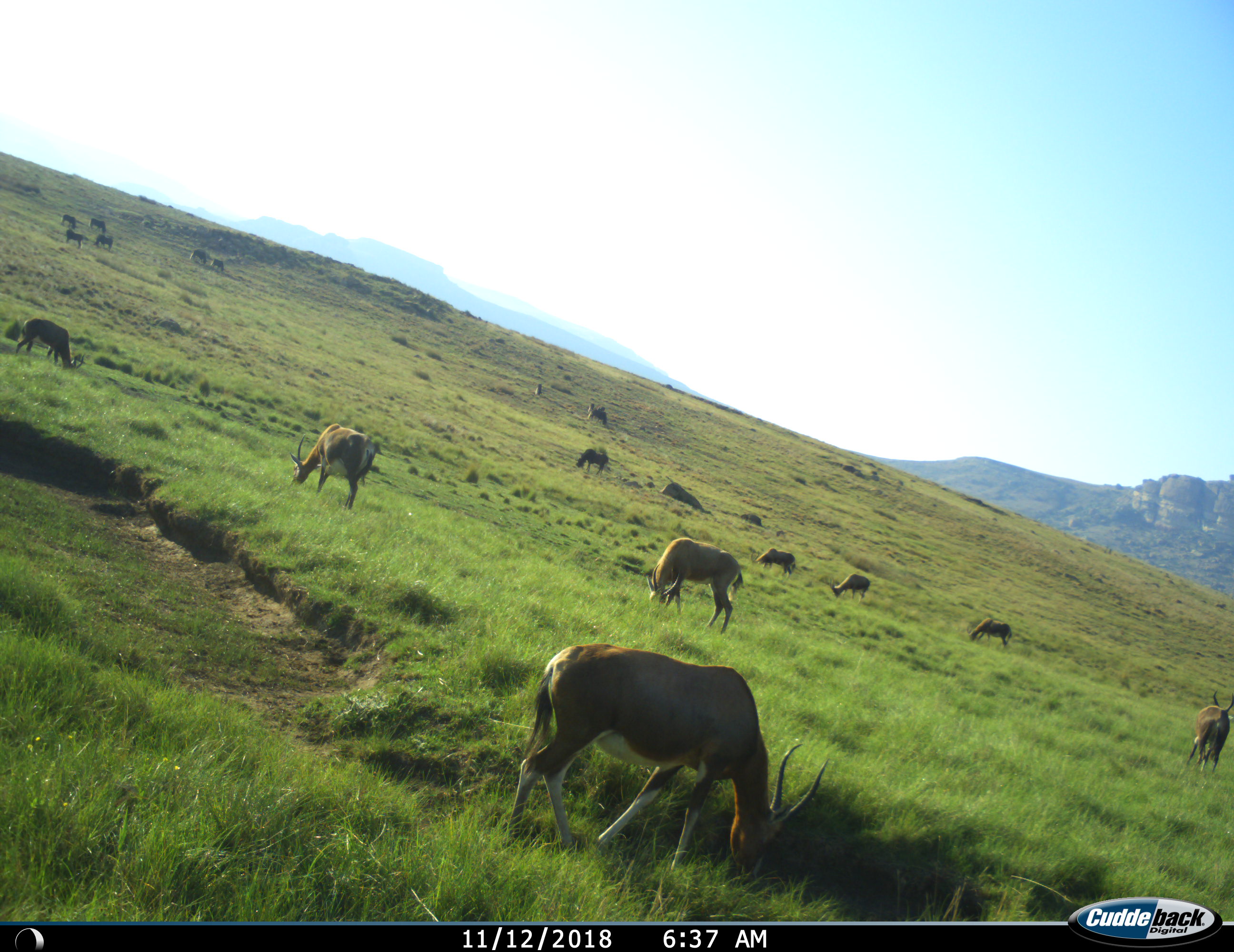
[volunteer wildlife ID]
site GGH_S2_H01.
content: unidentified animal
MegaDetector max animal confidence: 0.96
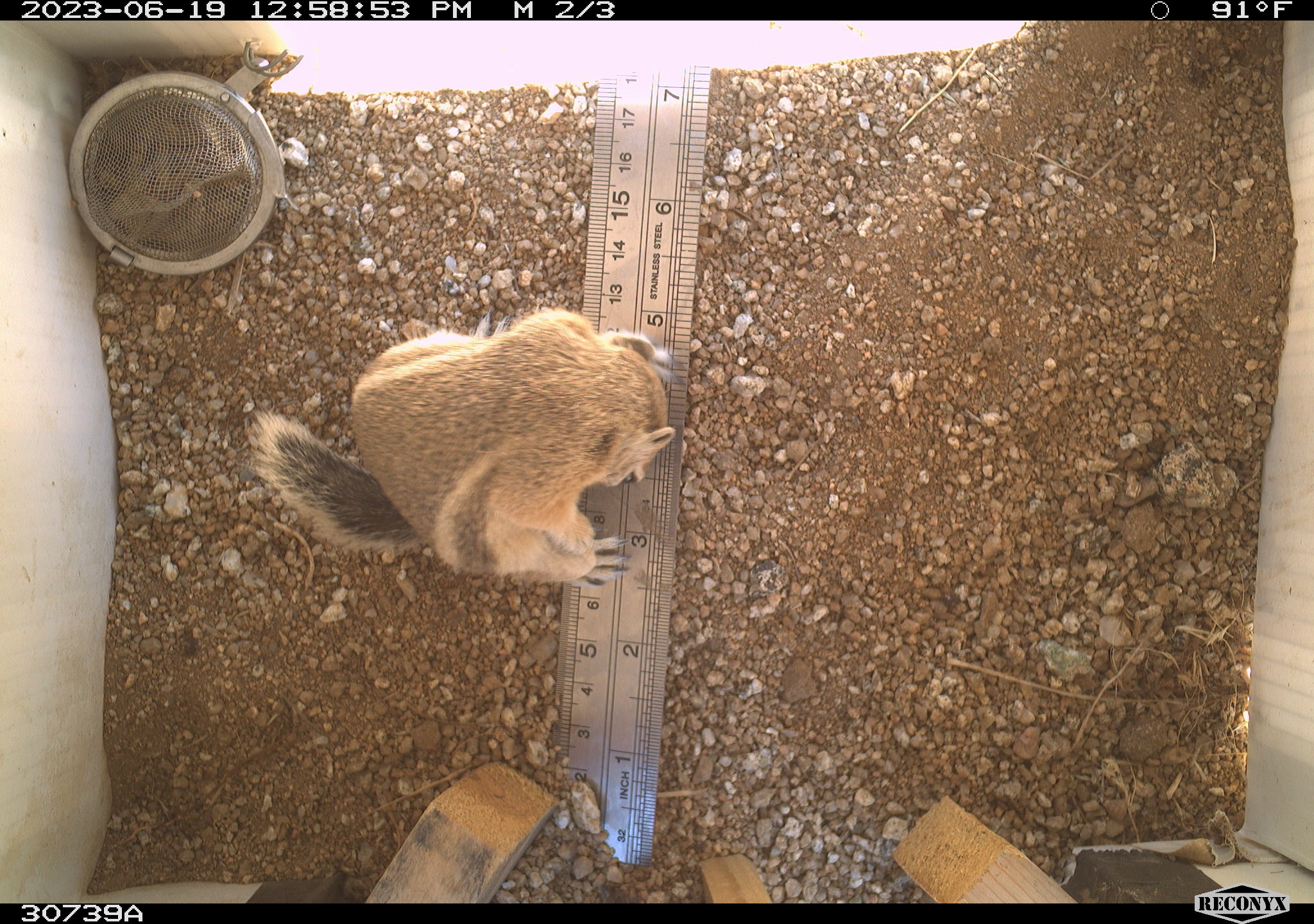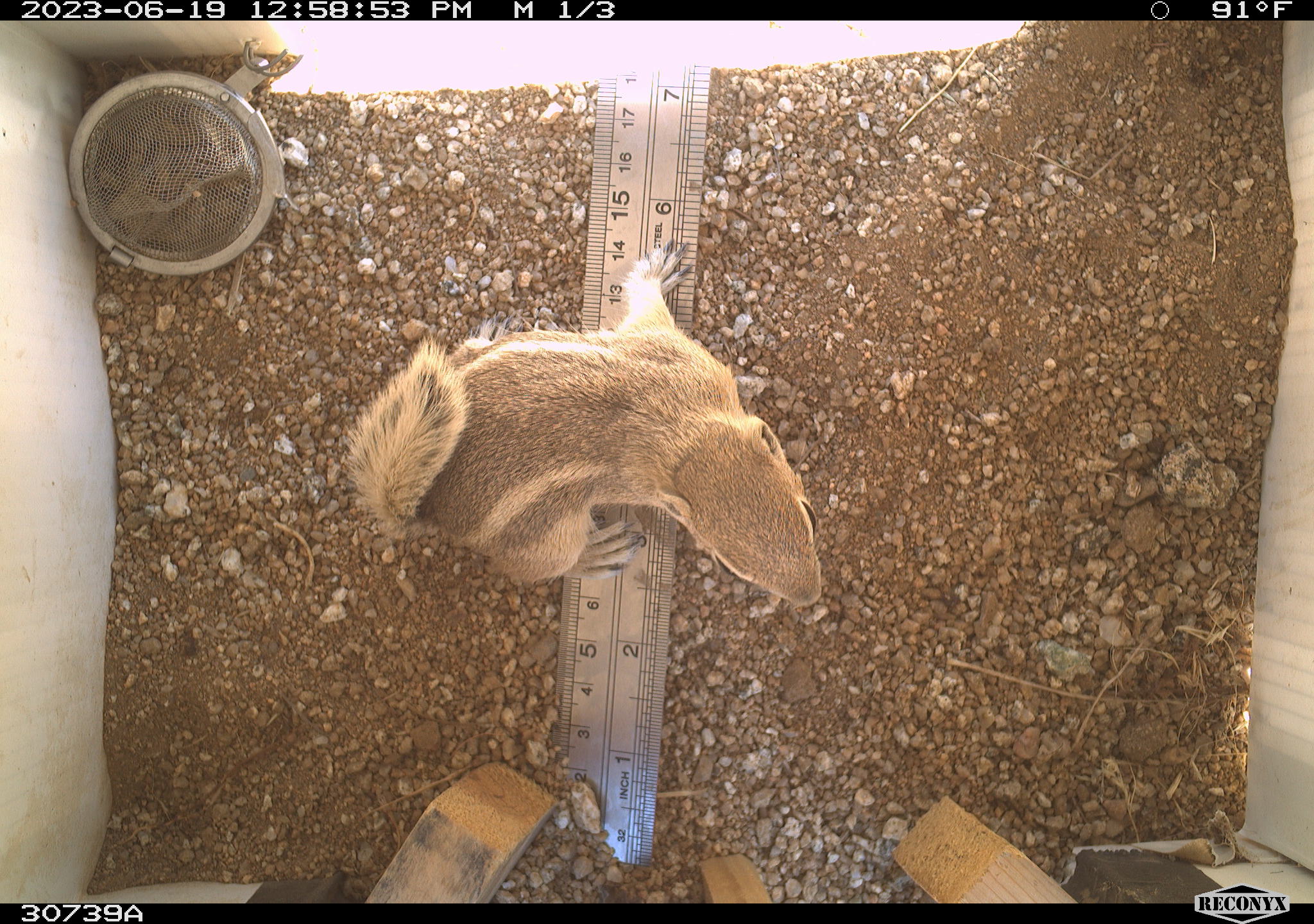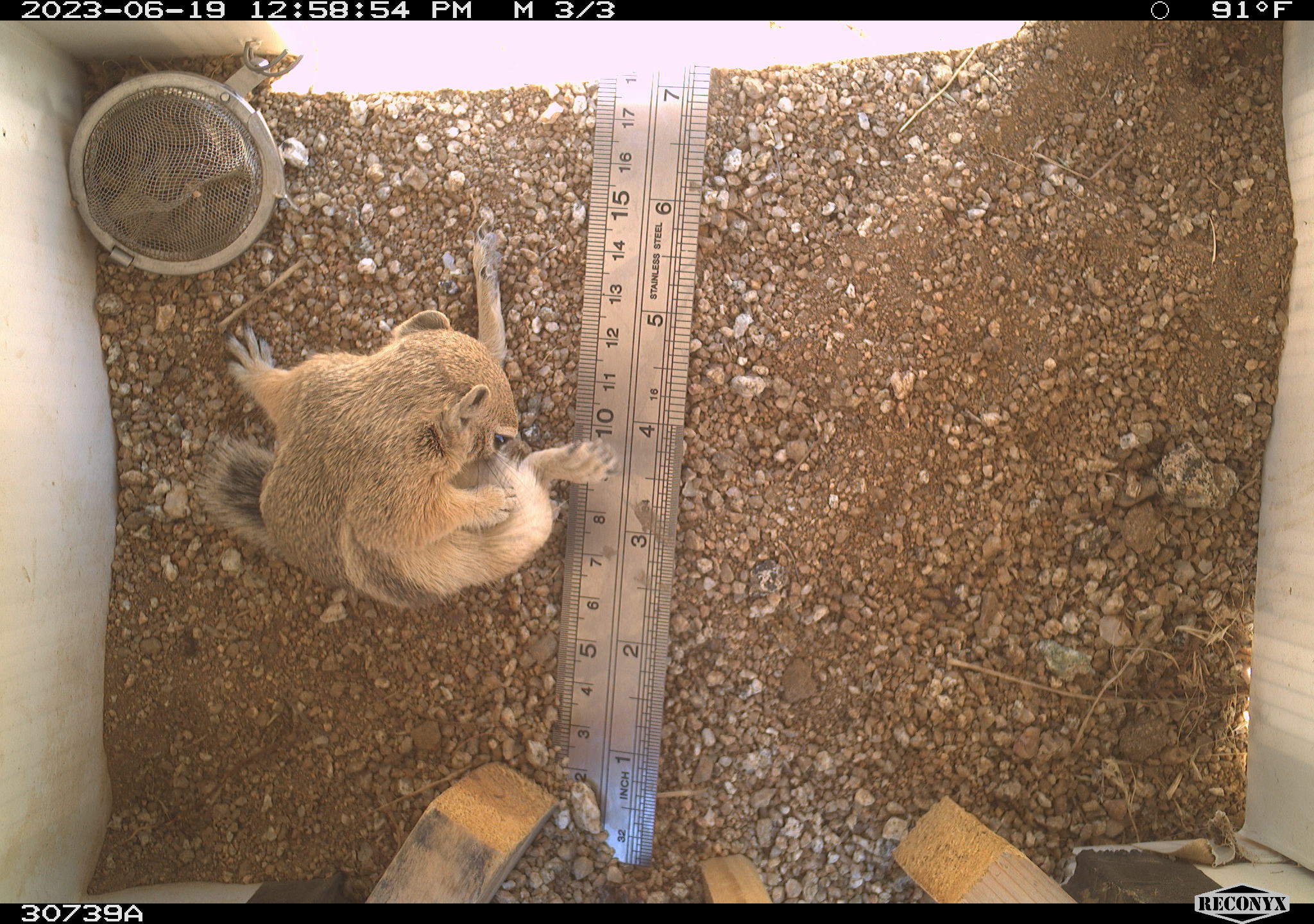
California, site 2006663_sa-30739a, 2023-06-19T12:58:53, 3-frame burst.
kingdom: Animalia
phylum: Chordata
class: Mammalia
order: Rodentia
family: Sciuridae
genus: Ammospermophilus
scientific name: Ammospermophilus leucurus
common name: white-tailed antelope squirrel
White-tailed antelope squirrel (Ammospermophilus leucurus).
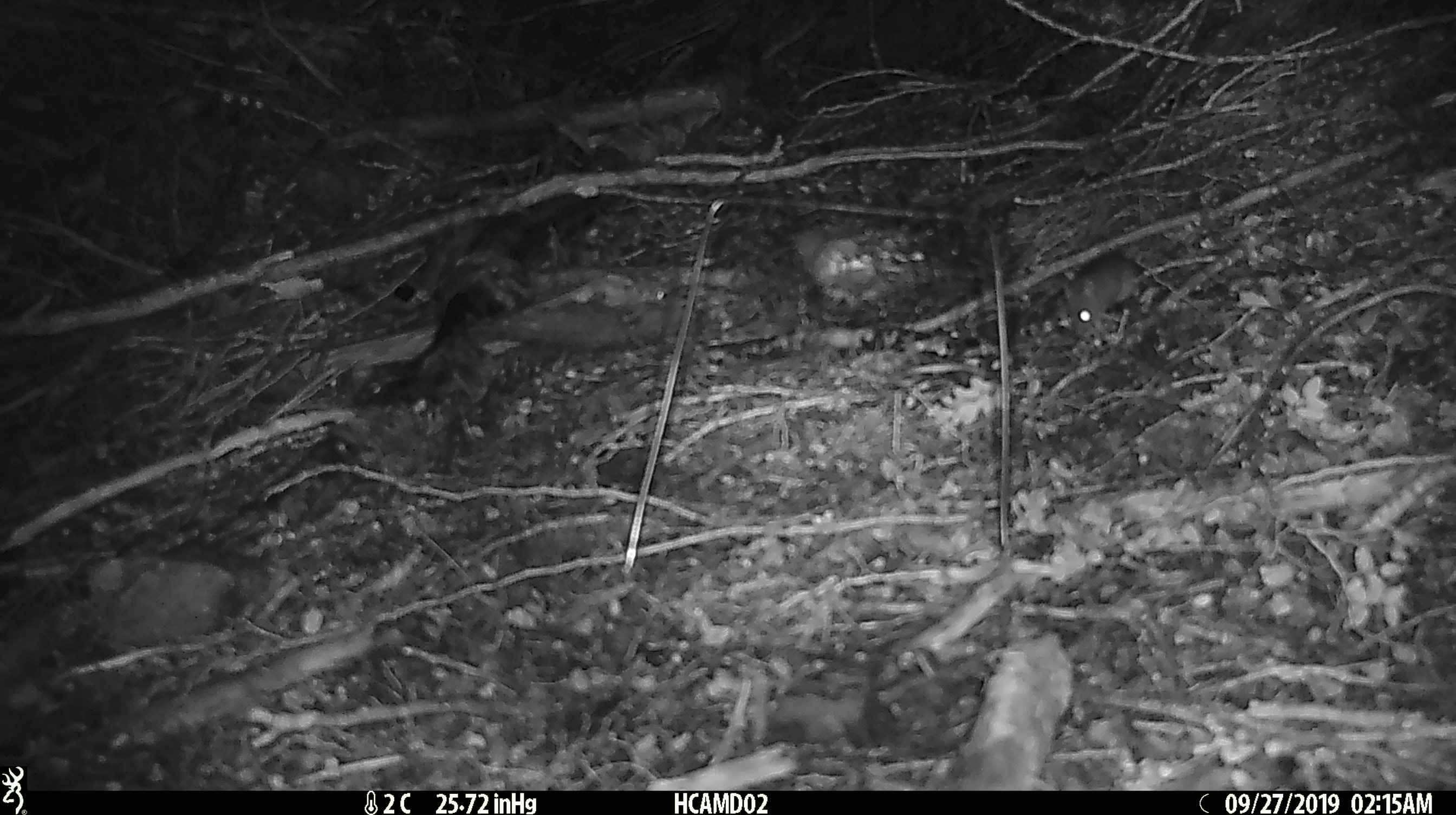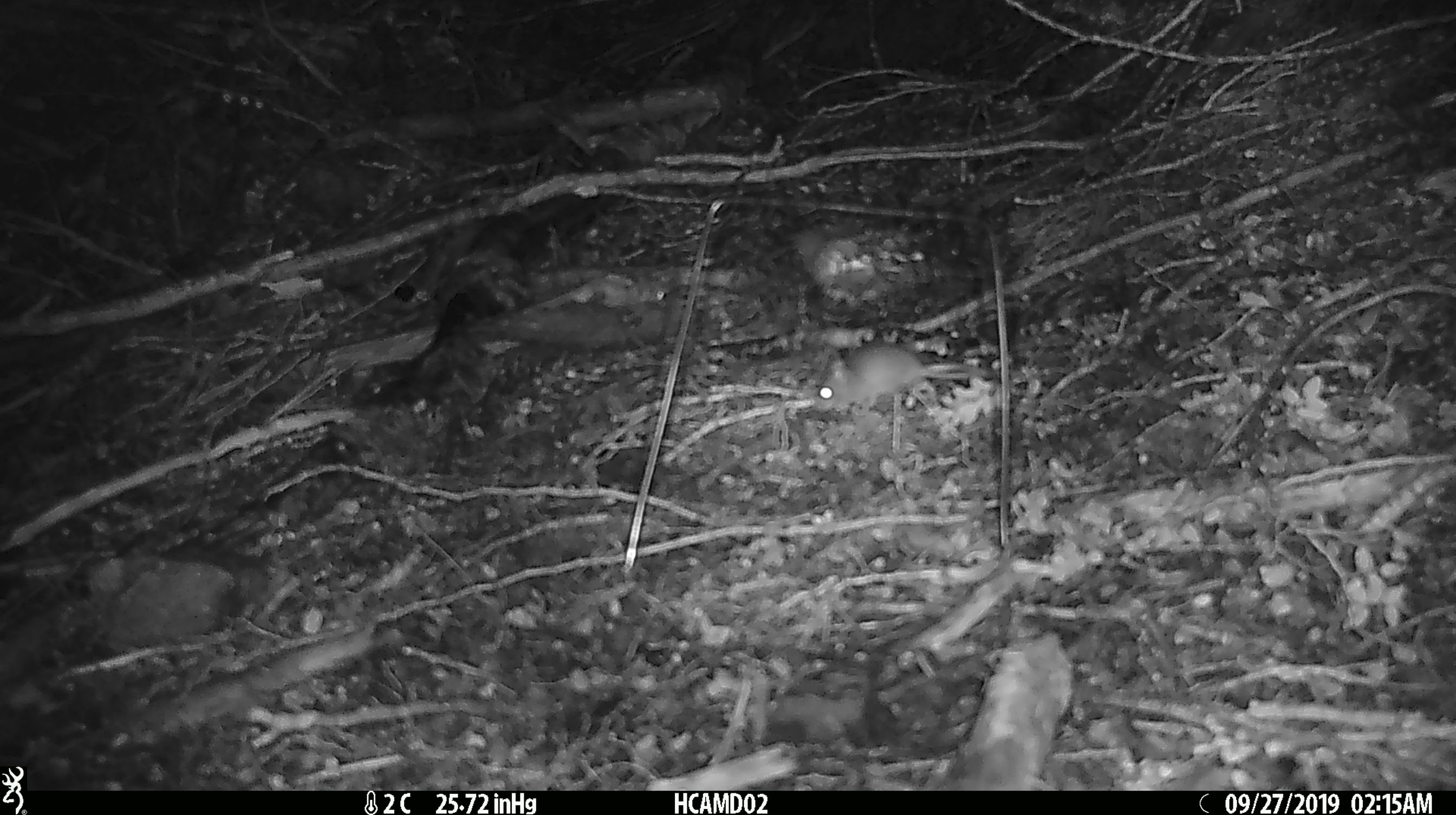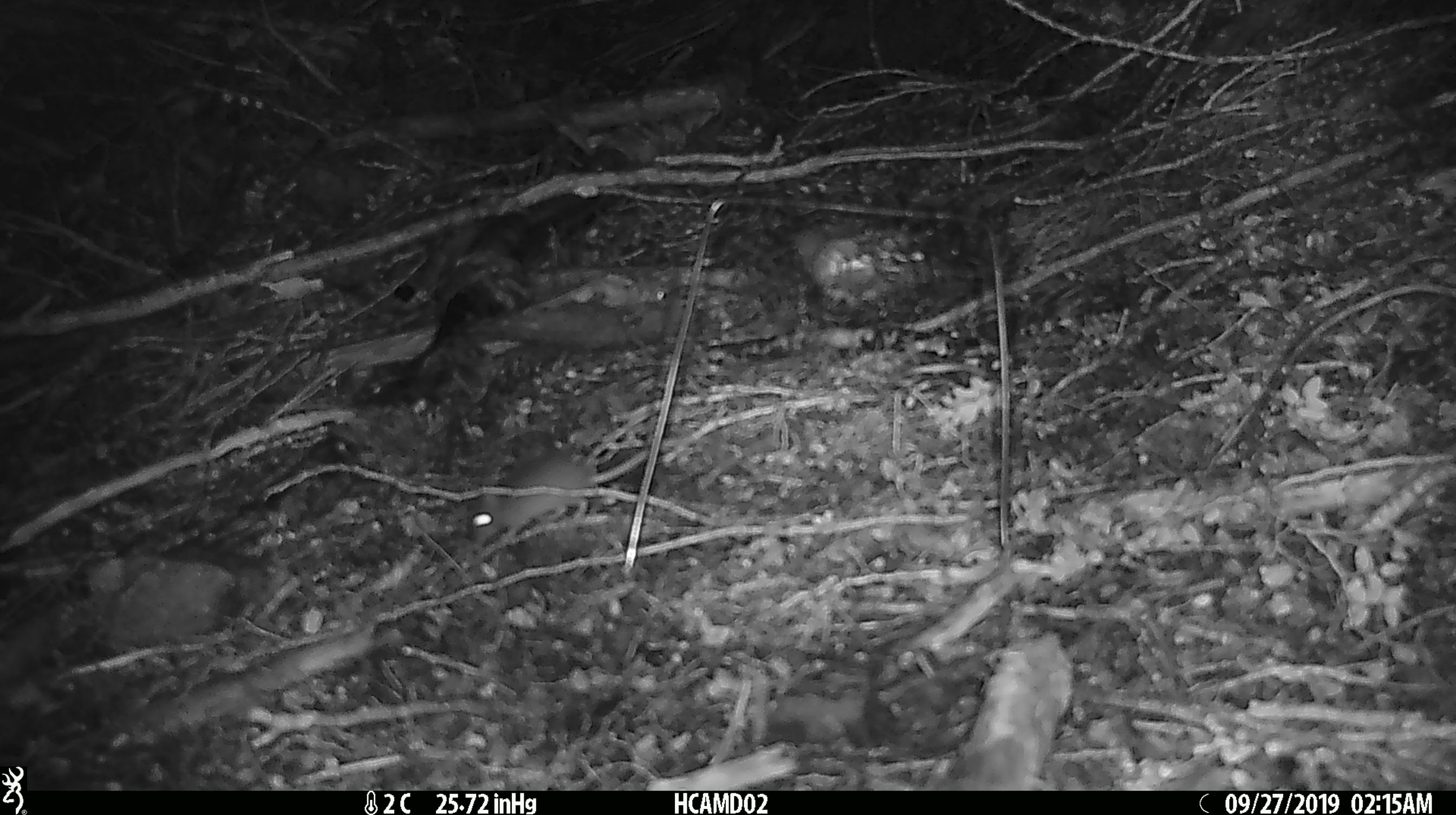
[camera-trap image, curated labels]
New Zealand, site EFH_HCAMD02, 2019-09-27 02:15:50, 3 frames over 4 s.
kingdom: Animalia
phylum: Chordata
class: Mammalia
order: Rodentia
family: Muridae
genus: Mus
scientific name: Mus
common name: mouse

• WHAT YOU NEED TO DO: Restate the data above word for word, so that the only difference is the missing pictures.

• SOLUTION TO THE EXERCISE:
[volunteer wildlife ID]
site GGH_S2_H01.
content: unidentified animal
MegaDetector max animal confidence: 0.96
California, site 2006663_sa-30739a, 2023-06-19T12:58:53, 3-frame burst.
kingdom: Animalia
phylum: Chordata
class: Mammalia
order: Rodentia
family: Sciuridae
genus: Ammospermophilus
scientific name: Ammospermophilus leucurus
common name: white-tailed antelope squirrel
White-tailed antelope squirrel (Ammospermophilus leucurus).
[camera-trap image, curated labels]
New Zealand, site EFH_HCAMD02, 2019-09-27 02:15:50, 3 frames over 4 s.
kingdom: Animalia
phylum: Chordata
class: Mammalia
order: Rodentia
family: Muridae
genus: Mus
scientific name: Mus
common name: mouse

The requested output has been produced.